§ GIVEN INFORMATION:
☆ ☆ ☆ ☆
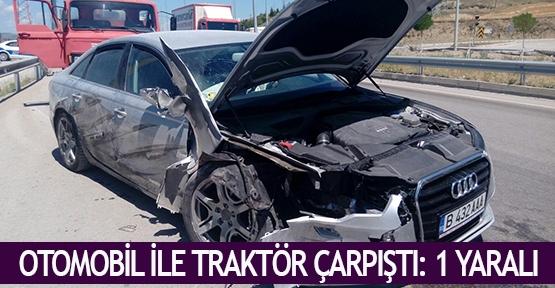 Otomobil ile traktör çarpıştı: 1 yaralı
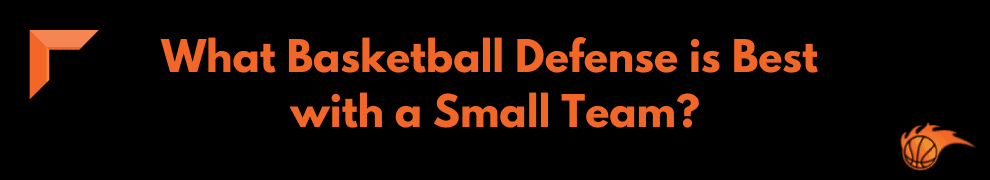 What Basketball Defense is Best with a Small Team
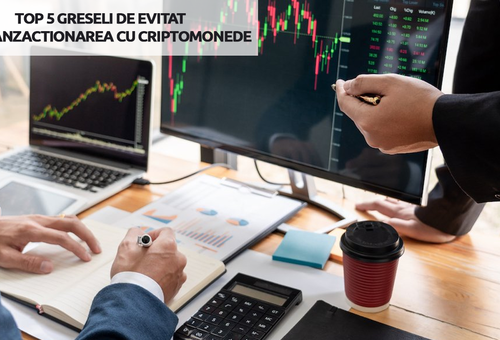 Top 5 greseli de evitat la trading-ul cu criptomonede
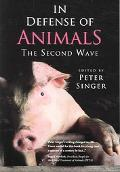 In Defense Of Animals The Second Wave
☆ ☆ ☆ ☆
Copy out the listing word for word and skip its pictures.

§ ANSWER TO THE PROBLEM:
 Otomobil ile traktör çarpıştı: 1 yaralı
 What Basketball Defense is Best with a Small Team
 Top 5 greseli de evitat la trading-ul cu criptomonede
 In Defense Of Animals The Second Wave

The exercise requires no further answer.